West Texas Intermediate oil for March delivery rose $1.04, or 3.6 percent, to $30.08 a barrel at 9:15 a.m. on the New York Mercantile Exchange. Prices sunk to a 12-year low this month, extending a 30 percent drop last year. Total volume traded was 36 percent above the 100-day average.
Brent for April settlement rose $1.27, or 4 percent, to $33.45 a barrel on the London-based ICE Futures Europe exchange. The European benchmark was at a $1.29 premium WTI for April delivery.
Even if producers reach agreement, the deal would have little impact on production and would “leave the global surplus in place” in the first half of 2016, Goldman Sachs Group Inc. analysts Damien Courvalin and Jeff Currie said in a report. Iran’s determination to expand output suggests its participation is unlikely, they said.
Iran will “not forgo its share of the market,” Zanganeh said Tuesday, according to the country’s news agency Shana. The nation pumped 2.86 million barrels a day in January, making it the fifth-biggest producer in OPEC, according to data compiled by Bloomberg. Iraq is ready to join Saudi Arabia in freezing or cutting output if others commit to the accord, said an official who asked not to be identified because oil policy is private.
“It’s very unlikely that we’ll see Iran join in for a freeze,” Miswin Mahesh, an analyst at Barclays Plc in London, said in an interview with Bloomberg Television. The deal has “turned out to be the oil market equivalent of someone calling for a ceasefire when they’re running out of ammo. These four producers are producing close to their peak.”
Venezuela, which along with Qatar also agreed to join the freeze, has lobbied exporters including Russia, Iran and Saudi Arabia to cooperate to balance supply and demand and revive prices. The Doha accord is conditional on other nations agreeing to participate, Russia’s Energy Ministry said in a statement.

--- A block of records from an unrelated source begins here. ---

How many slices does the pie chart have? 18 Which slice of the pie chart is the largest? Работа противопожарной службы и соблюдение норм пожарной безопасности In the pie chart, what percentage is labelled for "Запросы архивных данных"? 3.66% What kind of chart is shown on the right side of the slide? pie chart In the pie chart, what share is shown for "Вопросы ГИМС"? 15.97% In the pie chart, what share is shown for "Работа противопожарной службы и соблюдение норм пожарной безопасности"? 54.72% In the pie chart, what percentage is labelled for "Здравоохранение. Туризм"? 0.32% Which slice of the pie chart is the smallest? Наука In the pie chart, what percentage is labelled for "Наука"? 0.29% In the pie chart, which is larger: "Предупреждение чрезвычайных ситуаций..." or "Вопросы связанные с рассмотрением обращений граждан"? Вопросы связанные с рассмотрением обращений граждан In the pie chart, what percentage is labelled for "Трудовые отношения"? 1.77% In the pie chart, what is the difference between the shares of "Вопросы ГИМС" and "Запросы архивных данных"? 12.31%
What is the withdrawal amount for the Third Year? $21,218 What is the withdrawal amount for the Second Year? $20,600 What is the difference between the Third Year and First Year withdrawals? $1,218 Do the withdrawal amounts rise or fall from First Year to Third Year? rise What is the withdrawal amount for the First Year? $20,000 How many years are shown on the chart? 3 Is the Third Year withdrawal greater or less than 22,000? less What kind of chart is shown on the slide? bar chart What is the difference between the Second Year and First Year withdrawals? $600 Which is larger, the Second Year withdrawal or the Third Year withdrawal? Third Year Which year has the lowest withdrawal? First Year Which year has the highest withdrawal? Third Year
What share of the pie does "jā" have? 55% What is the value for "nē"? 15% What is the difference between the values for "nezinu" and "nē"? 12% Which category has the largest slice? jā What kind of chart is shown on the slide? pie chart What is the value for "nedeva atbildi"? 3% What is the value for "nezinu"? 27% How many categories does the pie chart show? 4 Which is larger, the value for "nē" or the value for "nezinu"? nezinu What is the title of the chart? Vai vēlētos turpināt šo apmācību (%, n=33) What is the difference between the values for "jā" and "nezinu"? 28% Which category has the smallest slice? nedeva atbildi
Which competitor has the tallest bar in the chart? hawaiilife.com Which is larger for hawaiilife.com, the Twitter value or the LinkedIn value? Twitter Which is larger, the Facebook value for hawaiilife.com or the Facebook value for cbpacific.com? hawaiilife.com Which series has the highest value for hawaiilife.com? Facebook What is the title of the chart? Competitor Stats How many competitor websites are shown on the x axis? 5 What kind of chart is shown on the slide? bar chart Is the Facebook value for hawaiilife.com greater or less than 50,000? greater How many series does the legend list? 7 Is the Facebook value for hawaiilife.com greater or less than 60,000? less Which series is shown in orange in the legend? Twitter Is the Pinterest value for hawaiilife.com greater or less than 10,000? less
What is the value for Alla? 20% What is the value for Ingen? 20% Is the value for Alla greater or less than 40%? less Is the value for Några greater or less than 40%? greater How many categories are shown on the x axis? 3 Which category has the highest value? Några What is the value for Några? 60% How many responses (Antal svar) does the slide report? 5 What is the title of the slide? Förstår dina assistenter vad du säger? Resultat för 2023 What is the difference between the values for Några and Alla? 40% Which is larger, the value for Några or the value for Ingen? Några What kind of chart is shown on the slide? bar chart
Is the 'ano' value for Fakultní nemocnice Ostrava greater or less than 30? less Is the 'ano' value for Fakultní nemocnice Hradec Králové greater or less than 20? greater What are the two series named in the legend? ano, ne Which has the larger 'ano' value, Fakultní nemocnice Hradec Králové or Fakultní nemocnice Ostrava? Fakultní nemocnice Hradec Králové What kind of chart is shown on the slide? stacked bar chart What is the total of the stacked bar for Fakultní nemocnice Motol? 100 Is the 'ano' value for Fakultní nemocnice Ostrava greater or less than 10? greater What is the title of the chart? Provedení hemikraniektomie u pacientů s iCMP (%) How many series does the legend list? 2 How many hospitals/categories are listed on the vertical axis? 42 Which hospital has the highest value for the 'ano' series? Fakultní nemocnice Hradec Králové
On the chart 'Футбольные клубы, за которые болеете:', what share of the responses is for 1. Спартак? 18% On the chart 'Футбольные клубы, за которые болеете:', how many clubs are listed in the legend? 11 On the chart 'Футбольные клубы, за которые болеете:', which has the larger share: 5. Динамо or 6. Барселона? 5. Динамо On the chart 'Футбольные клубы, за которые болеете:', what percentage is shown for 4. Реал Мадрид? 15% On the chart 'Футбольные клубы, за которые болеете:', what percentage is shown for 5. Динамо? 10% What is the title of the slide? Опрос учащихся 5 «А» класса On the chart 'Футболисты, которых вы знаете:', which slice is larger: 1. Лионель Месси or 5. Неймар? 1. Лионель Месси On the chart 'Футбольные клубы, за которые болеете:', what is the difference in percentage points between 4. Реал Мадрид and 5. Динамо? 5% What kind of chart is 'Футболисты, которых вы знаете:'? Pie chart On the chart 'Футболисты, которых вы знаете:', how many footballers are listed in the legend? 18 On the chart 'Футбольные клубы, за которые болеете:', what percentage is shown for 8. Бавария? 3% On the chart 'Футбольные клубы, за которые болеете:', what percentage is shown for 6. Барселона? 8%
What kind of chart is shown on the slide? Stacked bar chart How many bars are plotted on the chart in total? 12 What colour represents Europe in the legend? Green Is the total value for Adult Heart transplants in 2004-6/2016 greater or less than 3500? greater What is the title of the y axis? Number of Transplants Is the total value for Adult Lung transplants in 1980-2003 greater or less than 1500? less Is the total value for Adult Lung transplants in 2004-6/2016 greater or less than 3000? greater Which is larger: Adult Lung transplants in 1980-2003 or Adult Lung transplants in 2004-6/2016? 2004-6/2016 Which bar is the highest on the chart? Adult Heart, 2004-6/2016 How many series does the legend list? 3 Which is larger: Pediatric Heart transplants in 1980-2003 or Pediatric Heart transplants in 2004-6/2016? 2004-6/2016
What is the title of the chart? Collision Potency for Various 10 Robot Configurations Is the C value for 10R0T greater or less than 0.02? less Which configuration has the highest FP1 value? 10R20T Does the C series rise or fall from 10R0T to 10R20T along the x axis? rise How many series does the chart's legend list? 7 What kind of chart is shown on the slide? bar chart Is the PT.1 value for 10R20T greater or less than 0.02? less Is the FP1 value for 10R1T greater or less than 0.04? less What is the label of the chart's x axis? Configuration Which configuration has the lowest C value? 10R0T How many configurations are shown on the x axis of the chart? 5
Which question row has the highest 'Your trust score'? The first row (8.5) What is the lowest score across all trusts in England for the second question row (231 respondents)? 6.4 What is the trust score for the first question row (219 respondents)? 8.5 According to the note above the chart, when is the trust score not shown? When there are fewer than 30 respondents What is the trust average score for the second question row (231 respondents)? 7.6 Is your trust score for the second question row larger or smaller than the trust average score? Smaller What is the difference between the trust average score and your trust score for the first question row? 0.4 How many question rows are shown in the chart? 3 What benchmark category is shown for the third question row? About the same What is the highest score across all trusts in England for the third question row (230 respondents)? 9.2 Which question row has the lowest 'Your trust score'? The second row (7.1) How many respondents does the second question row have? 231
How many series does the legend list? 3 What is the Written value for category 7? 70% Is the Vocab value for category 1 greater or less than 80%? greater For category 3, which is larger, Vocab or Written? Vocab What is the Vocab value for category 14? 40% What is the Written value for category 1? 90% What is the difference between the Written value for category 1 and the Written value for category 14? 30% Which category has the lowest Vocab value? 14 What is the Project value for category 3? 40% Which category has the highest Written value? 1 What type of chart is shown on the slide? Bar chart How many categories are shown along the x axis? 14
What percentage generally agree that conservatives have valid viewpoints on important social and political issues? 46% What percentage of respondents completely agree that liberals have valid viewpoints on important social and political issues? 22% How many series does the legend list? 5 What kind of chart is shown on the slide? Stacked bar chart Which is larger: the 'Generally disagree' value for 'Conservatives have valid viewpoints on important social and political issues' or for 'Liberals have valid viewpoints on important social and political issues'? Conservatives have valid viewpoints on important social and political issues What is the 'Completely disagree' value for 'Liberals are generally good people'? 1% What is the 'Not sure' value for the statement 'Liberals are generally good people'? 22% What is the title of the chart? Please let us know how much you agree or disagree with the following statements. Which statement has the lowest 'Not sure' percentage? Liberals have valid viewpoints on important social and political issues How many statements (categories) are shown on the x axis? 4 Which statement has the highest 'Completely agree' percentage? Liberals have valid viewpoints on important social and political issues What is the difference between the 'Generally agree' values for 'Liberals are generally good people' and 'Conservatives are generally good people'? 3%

Kuwait will join the accord and freeze production if major OPEC and non-OPEC producers agree to it, Anas Al-Saleh, the nation’s finance minister and acting oil minister, said Tuesday in an e-mailed statement. The United Arab Emirates is open to cooperation with all producers to stabilize the oil market, Oil Minister Suhail Al Mazrouei said Wednesday on Twitter.
Saudi Arabia pumped 10.2 million barrels a day of crude in January, according to data compiled by Bloomberg. Russian output of crude and a light oil called condensate climbed 1.5 percent last month from a year earlier to 10.9 million barrels a day, a post-Soviet high, according to a unit of the country’s Energy Ministry.